» **Records supplied**

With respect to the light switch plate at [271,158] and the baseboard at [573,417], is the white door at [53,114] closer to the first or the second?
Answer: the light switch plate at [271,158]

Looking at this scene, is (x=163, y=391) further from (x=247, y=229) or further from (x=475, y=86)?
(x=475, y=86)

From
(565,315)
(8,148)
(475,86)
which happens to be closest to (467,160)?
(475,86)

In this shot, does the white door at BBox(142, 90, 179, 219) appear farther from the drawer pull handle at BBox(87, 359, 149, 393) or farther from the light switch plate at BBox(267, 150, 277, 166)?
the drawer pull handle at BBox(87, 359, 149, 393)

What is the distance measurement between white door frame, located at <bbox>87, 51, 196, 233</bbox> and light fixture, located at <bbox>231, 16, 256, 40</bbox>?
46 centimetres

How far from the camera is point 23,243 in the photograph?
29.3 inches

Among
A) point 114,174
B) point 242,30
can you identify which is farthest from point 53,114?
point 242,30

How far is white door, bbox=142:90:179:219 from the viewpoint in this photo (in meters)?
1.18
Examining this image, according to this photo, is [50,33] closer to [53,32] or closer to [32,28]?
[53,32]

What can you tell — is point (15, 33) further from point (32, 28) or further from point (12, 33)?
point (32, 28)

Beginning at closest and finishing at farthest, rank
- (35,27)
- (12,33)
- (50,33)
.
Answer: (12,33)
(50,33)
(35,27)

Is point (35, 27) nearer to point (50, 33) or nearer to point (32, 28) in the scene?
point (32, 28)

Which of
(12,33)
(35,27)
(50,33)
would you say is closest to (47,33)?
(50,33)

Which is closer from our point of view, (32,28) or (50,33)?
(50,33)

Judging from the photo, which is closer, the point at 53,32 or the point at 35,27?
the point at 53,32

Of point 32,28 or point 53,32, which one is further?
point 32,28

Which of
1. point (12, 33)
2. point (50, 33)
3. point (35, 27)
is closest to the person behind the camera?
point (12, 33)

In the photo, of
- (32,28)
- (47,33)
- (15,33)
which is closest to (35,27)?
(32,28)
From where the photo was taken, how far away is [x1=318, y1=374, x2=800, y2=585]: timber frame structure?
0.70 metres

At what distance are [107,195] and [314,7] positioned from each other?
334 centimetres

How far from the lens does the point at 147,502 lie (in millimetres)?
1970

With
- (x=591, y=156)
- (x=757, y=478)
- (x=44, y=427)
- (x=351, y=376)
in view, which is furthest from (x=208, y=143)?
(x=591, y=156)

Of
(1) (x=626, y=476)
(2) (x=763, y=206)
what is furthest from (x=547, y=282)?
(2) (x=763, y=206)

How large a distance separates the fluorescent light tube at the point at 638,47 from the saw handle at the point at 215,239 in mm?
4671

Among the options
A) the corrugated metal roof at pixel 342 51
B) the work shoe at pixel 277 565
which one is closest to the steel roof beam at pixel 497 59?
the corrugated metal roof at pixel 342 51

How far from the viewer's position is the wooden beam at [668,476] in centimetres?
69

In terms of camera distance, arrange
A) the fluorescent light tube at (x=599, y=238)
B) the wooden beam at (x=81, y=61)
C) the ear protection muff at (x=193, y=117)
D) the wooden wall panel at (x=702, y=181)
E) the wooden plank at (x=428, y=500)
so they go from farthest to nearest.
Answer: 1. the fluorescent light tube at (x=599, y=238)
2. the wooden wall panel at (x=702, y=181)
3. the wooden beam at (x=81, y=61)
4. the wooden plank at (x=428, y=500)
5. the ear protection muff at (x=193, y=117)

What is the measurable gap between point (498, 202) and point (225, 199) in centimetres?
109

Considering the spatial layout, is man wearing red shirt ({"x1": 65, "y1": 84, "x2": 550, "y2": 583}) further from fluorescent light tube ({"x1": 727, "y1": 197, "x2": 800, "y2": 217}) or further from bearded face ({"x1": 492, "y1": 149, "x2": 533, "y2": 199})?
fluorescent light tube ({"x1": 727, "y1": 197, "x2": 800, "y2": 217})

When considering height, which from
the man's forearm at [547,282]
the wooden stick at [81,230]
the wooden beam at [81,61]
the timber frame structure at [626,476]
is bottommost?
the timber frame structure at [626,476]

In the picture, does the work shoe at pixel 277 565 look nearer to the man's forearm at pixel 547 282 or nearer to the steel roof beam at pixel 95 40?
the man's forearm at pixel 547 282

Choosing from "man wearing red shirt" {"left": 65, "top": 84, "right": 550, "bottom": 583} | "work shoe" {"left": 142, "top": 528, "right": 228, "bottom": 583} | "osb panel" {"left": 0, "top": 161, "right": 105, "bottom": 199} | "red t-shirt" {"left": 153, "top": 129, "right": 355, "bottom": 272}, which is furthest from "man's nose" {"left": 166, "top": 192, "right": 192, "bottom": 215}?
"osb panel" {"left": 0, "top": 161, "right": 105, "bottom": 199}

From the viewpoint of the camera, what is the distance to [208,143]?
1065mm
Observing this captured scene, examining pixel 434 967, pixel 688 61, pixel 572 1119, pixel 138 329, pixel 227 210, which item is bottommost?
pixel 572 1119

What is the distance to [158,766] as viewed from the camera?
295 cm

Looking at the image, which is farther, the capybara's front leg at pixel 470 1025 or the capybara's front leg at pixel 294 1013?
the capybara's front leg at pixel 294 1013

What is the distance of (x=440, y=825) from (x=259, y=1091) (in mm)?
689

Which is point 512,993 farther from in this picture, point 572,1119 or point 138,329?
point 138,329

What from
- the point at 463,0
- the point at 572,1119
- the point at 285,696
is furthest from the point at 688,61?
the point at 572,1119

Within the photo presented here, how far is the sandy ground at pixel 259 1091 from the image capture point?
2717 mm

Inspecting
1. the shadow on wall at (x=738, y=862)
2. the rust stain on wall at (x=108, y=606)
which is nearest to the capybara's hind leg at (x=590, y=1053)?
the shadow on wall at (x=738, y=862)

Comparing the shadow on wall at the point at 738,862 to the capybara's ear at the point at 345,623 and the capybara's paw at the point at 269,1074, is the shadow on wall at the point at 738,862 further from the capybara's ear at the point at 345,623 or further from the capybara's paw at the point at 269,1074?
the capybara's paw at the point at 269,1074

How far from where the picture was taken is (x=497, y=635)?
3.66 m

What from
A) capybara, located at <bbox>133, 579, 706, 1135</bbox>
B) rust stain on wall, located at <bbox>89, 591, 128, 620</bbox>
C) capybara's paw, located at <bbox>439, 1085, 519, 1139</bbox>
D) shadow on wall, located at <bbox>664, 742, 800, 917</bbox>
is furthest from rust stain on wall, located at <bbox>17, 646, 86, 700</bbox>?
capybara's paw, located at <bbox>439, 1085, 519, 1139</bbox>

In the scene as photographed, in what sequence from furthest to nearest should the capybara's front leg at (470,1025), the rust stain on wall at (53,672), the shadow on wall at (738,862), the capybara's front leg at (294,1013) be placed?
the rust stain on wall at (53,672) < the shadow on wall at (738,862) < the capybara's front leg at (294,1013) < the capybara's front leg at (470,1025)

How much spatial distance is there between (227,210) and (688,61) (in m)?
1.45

» **Written instruction**
Retype the records that precede this task, keeping them exactly the same.

» **Output of the task**
With respect to the light switch plate at [271,158] and the baseboard at [573,417], is the white door at [53,114] closer to the first or the second?
Answer: the light switch plate at [271,158]

Looking at this scene, is (x=163, y=391) further from (x=247, y=229) or further from (x=475, y=86)?
(x=475, y=86)

From
(565,315)
(8,148)
(475,86)
which happens to be closest to (467,160)?
(475,86)

In this shot, does the white door at BBox(142, 90, 179, 219) appear farther from the drawer pull handle at BBox(87, 359, 149, 393) or farther from the light switch plate at BBox(267, 150, 277, 166)?
the drawer pull handle at BBox(87, 359, 149, 393)

What is the distance measurement between white door frame, located at <bbox>87, 51, 196, 233</bbox> and light fixture, located at <bbox>231, 16, 256, 40</bbox>?
46 centimetres

How far from the camera is point 23,243 in the photograph?
29.3 inches

Among
A) point 114,174
B) point 242,30
can you identify which is farthest from point 53,114?
point 242,30

How far is white door, bbox=142:90:179:219 from the viewpoint in this photo (in meters)?
1.18
Examining this image, according to this photo, is [50,33] closer to [53,32] or closer to [32,28]?
[53,32]

What can you tell — is point (15, 33) further from point (32, 28) or further from point (12, 33)?
point (32, 28)

Beginning at closest and finishing at farthest, rank
- (35,27)
- (12,33)
- (50,33)
.
Answer: (12,33)
(50,33)
(35,27)

Is point (35, 27) nearer to point (50, 33) or nearer to point (32, 28) in the scene?
point (32, 28)

Which of
(12,33)
(35,27)
(50,33)
would you say is closest to (47,33)?
(50,33)

Which is closer from our point of view, (32,28) or (50,33)?
(50,33)

Judging from the photo, which is closer, the point at 53,32 or the point at 35,27?
the point at 53,32

Of point 32,28 or point 53,32, which one is further?
point 32,28

Which of
1. point (12, 33)
2. point (50, 33)
3. point (35, 27)
is closest to the person behind the camera?
point (12, 33)

In the photo, of
- (32,28)
- (47,33)
- (15,33)
which is closest to (35,27)?
(32,28)
From where the photo was taken, how far away is [x1=318, y1=374, x2=800, y2=585]: timber frame structure?
0.70 metres

At what distance are [107,195] and [314,7] positioned from each other?
334 centimetres

How far from the lens does the point at 147,502 lie (in millimetres)?
1970

With
- (x=591, y=156)
- (x=757, y=478)
- (x=44, y=427)
- (x=351, y=376)
in view, which is furthest from (x=208, y=143)?
(x=591, y=156)

Of
(1) (x=626, y=476)
(2) (x=763, y=206)
what is furthest from (x=547, y=282)?
(2) (x=763, y=206)

How large a distance separates the fluorescent light tube at the point at 638,47 from the saw handle at the point at 215,239 in mm?
4671

Among the options
A) the corrugated metal roof at pixel 342 51
B) the work shoe at pixel 277 565
which one is closest to the steel roof beam at pixel 497 59?
the corrugated metal roof at pixel 342 51

How far from the viewer's position is the wooden beam at [668,476] in centimetres?
69

In terms of camera distance, arrange
A) the fluorescent light tube at (x=599, y=238)
B) the wooden beam at (x=81, y=61)
C) the ear protection muff at (x=193, y=117)
D) the wooden wall panel at (x=702, y=181)
E) the wooden plank at (x=428, y=500)
so they go from farthest to nearest.
Answer: 1. the fluorescent light tube at (x=599, y=238)
2. the wooden wall panel at (x=702, y=181)
3. the wooden beam at (x=81, y=61)
4. the wooden plank at (x=428, y=500)
5. the ear protection muff at (x=193, y=117)

What is the measurable gap between point (498, 202) and point (225, 199) in centimetres?
109

Considering the spatial layout, is man wearing red shirt ({"x1": 65, "y1": 84, "x2": 550, "y2": 583}) further from fluorescent light tube ({"x1": 727, "y1": 197, "x2": 800, "y2": 217}) or further from bearded face ({"x1": 492, "y1": 149, "x2": 533, "y2": 199})?
fluorescent light tube ({"x1": 727, "y1": 197, "x2": 800, "y2": 217})

When considering height, which from
the man's forearm at [547,282]
the wooden stick at [81,230]
the wooden beam at [81,61]
the timber frame structure at [626,476]
is bottommost?
the timber frame structure at [626,476]

In the picture, does the work shoe at pixel 277 565 look nearer to the man's forearm at pixel 547 282 or nearer to the steel roof beam at pixel 95 40?
the man's forearm at pixel 547 282

Choosing from "man wearing red shirt" {"left": 65, "top": 84, "right": 550, "bottom": 583} | "work shoe" {"left": 142, "top": 528, "right": 228, "bottom": 583} | "osb panel" {"left": 0, "top": 161, "right": 105, "bottom": 199} | "red t-shirt" {"left": 153, "top": 129, "right": 355, "bottom": 272}, which is furthest from "man's nose" {"left": 166, "top": 192, "right": 192, "bottom": 215}?
"osb panel" {"left": 0, "top": 161, "right": 105, "bottom": 199}

From the viewpoint of the camera, what is the distance to [208,143]?
1065mm
Observing this captured scene, examining pixel 434 967, pixel 688 61, pixel 572 1119, pixel 138 329, pixel 227 210, which item is bottommost?
pixel 572 1119

What is the distance to [158,766] as viewed from the camera?
295 cm

Looking at the image, which is farther, the capybara's front leg at pixel 470 1025 or the capybara's front leg at pixel 294 1013?
the capybara's front leg at pixel 294 1013

What is the distance of (x=440, y=825) from (x=259, y=1091) (in mm)?
689

Which is point 512,993 farther from in this picture, point 572,1119 or point 138,329?
point 138,329

What from
- the point at 463,0
- the point at 572,1119
- the point at 285,696
is furthest from the point at 688,61?
the point at 572,1119

Within the photo presented here, how far is the sandy ground at pixel 259 1091 from the image capture point?
2717 mm

Inspecting
1. the shadow on wall at (x=738, y=862)
2. the rust stain on wall at (x=108, y=606)
which is nearest to the capybara's hind leg at (x=590, y=1053)?
the shadow on wall at (x=738, y=862)

Comparing the shadow on wall at the point at 738,862 to the capybara's ear at the point at 345,623 and the capybara's paw at the point at 269,1074, is the shadow on wall at the point at 738,862 further from the capybara's ear at the point at 345,623 or further from the capybara's paw at the point at 269,1074?
the capybara's paw at the point at 269,1074

How far from where the picture was taken is (x=497, y=635)?
3.66 m

What from
A) capybara, located at <bbox>133, 579, 706, 1135</bbox>
B) rust stain on wall, located at <bbox>89, 591, 128, 620</bbox>
C) capybara's paw, located at <bbox>439, 1085, 519, 1139</bbox>
D) shadow on wall, located at <bbox>664, 742, 800, 917</bbox>
is furthest from rust stain on wall, located at <bbox>17, 646, 86, 700</bbox>?
capybara's paw, located at <bbox>439, 1085, 519, 1139</bbox>

In the scene as photographed, in what sequence from furthest to nearest should the capybara's front leg at (470,1025), the rust stain on wall at (53,672), the shadow on wall at (738,862), the capybara's front leg at (294,1013) be placed?
the rust stain on wall at (53,672) < the shadow on wall at (738,862) < the capybara's front leg at (294,1013) < the capybara's front leg at (470,1025)

How much spatial distance is there between (227,210) and (688,61) (in m)?
1.45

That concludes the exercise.